Corcoran College and Danish Design School Collaboration at the Danish Embassy

A "snowstorm" created with recycled and recycleable materials

Louise Havndrup, Breeze Giannasio, Caryn Cramer, Brittany Watson, and and Tirsdag Kjøller

Tirsdag installing the Rose Garden with the pink pages of the Financial Times

Brittany creating a five-foot wreath with paper mache endangered birds and roses made from coffee filters.

Jars hung from the trees surrounding the Ambassador's house.

Christmas trees

video calls were held every week
By Breeze Giannasio and Brittany Watson
After months of preparation we, two students from the Danish Design School in Copenhagen and three from the Corcoran College of Art + Design here in DC, unveiled our design for the the Royal Danish Embassy's annual Cool Creative Christmas celebration on December 1st and 2nd. The party took a new green twist this year to highlight COP15 - the United Nations Climate Change Conference, hosted in Denmark December 7-18, 2009. By hosting the UN climate conference, the Danish government has brought the topic of energy and sustainable choices into vivid focus. In keeping with the mission of the conference, this year's Christmas installation was decidedly green. Solar LED lights, soy candles, recycled and seed-infused paper, Cradle to Cradle approved fabrics, non-VOC paint and many more green efforts make up the installation. All recyclable items will be recycled and/or reused.
In the spirit of international exchange of ideas, two Danish students from the Danish Design School, Louise Havndrup and Tirsdag Kjøller and three American students from the Corcoran College of Art + Design, Caryn Cramer, Breeze Giannasio, and myself, Brittany Watson collaborated on the installation.

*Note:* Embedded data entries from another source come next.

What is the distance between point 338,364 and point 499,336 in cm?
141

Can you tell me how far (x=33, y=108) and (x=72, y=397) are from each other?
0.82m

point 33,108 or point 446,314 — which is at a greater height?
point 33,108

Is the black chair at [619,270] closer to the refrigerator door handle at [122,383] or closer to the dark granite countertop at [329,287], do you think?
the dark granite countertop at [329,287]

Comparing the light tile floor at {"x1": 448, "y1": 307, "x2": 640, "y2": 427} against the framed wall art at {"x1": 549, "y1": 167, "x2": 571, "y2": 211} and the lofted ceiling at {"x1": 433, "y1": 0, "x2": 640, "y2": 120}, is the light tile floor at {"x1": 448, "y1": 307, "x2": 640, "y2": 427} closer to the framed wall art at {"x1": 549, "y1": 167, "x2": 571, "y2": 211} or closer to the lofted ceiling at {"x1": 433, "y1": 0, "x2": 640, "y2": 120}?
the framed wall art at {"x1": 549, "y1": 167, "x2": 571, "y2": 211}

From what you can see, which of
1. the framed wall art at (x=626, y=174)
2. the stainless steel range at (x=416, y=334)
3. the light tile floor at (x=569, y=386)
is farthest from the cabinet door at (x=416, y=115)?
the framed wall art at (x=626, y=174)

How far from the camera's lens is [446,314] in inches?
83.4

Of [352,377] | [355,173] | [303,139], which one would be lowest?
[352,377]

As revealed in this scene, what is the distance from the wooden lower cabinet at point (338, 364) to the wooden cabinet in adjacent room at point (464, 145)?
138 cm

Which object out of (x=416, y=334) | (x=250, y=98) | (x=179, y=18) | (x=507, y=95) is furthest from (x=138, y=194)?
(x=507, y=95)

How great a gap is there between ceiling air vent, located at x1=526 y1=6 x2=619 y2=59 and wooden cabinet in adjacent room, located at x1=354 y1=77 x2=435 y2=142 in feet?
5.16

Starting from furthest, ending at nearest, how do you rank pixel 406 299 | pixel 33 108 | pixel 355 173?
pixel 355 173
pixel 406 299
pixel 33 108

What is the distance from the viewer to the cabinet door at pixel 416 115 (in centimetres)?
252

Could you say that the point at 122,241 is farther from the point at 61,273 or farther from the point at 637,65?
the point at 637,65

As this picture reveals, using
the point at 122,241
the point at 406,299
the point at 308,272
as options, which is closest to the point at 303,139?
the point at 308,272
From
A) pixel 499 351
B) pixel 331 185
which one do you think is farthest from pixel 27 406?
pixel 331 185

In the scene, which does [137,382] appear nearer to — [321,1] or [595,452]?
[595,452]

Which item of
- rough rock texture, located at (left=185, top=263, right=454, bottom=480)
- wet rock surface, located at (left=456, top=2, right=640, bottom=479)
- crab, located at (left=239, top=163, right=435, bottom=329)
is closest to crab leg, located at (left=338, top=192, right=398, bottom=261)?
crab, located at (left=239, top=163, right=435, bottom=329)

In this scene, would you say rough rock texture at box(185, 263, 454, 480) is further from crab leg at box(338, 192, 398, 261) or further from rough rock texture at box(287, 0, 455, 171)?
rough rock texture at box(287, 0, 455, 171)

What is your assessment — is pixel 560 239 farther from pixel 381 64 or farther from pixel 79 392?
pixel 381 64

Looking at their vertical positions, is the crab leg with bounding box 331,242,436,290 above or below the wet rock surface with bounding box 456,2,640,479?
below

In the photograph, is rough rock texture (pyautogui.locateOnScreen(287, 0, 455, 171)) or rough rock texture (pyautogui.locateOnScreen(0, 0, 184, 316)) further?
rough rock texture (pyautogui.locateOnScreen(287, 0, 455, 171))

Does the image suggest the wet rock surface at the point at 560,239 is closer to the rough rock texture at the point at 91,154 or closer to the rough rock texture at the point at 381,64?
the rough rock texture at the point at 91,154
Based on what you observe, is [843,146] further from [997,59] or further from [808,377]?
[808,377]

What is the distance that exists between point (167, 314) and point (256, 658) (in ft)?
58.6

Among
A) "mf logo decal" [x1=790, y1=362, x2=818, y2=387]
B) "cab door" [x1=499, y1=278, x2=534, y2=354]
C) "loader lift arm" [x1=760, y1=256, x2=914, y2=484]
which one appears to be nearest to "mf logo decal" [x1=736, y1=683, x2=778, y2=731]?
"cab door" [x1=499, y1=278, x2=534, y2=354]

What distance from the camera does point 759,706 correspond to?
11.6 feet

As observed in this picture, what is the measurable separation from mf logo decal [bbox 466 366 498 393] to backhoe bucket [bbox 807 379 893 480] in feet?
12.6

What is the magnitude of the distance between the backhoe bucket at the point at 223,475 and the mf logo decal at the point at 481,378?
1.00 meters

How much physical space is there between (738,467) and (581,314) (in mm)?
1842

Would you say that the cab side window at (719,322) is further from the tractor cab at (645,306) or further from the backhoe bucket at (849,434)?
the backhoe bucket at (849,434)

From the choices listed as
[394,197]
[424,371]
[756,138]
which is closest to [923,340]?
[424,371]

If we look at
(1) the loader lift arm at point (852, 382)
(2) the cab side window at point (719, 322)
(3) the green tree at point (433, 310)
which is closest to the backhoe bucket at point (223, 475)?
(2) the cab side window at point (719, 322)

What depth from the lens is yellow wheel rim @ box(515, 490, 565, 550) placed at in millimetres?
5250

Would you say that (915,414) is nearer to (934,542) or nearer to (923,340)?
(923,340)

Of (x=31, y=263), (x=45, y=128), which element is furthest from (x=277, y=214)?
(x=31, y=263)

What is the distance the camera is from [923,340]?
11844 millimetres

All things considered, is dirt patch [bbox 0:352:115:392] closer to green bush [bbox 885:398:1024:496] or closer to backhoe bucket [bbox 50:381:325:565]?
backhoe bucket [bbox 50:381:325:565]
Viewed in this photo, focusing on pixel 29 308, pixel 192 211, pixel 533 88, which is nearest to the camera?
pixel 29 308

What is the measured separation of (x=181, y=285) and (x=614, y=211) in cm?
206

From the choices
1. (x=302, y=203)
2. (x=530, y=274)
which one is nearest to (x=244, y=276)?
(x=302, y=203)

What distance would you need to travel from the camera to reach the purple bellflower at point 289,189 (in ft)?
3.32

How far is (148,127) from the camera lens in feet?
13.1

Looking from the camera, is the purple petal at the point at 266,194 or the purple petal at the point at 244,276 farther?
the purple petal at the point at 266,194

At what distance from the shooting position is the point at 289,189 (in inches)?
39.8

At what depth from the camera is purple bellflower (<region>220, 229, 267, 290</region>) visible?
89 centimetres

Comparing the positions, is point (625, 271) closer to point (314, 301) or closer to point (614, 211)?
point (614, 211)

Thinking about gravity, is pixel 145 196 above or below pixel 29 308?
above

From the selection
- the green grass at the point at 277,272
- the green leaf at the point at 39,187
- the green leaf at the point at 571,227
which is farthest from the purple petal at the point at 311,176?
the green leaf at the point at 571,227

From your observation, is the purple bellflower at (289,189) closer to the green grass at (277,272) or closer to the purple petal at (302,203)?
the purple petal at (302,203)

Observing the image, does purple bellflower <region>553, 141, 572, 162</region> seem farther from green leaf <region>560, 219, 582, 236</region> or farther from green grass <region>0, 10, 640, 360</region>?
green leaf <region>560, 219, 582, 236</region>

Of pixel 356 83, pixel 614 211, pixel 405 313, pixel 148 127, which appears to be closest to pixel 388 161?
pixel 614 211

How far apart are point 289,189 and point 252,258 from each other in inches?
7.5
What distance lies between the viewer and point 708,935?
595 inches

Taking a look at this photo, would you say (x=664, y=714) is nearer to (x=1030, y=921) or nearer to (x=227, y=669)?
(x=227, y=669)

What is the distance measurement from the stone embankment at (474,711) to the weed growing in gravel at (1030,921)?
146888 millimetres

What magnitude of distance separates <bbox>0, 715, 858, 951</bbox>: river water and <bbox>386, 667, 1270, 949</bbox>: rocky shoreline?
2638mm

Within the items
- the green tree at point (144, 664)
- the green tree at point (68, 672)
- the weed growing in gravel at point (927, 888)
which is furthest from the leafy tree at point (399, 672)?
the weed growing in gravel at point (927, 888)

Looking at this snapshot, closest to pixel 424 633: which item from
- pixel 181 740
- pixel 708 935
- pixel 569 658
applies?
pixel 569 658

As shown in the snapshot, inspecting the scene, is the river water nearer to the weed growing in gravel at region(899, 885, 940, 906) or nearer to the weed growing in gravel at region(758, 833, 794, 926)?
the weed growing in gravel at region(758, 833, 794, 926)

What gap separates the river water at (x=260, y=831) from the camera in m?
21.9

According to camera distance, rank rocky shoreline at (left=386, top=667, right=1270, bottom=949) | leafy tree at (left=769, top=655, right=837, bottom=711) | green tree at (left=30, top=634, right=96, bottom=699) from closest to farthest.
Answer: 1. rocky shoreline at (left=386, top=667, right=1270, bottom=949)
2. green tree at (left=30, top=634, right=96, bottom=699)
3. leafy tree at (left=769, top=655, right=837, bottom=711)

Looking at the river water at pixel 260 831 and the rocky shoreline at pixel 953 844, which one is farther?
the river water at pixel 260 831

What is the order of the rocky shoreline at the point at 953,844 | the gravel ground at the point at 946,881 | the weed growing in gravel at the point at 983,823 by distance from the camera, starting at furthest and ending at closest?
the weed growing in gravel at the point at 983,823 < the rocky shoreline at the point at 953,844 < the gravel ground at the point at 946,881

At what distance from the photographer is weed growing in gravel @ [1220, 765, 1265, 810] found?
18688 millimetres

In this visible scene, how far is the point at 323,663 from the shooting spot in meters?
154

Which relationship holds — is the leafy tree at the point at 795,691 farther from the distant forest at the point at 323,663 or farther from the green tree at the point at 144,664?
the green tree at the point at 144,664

This transnational design effort weaves together aspects of Danish national heritage, sustainability issues and a very special Danish story, Hans Christian Andersen's "The Snow Queen." The installation uses the "Snow Queen" as a parable, in a sense, for efforts to counteract climate
change. The work references climate change, nature's abundance, and the inexorable power of people working in unison with each other and nature.
Many of the design elements woven throughout the house reflected imagery from the story like the swooping snowstorms intertwining the banisters in the foyer made of everything from disposed napkins and paper towels to a life size paper mache Japanese Red Crane representing one of the birds from the endangered list.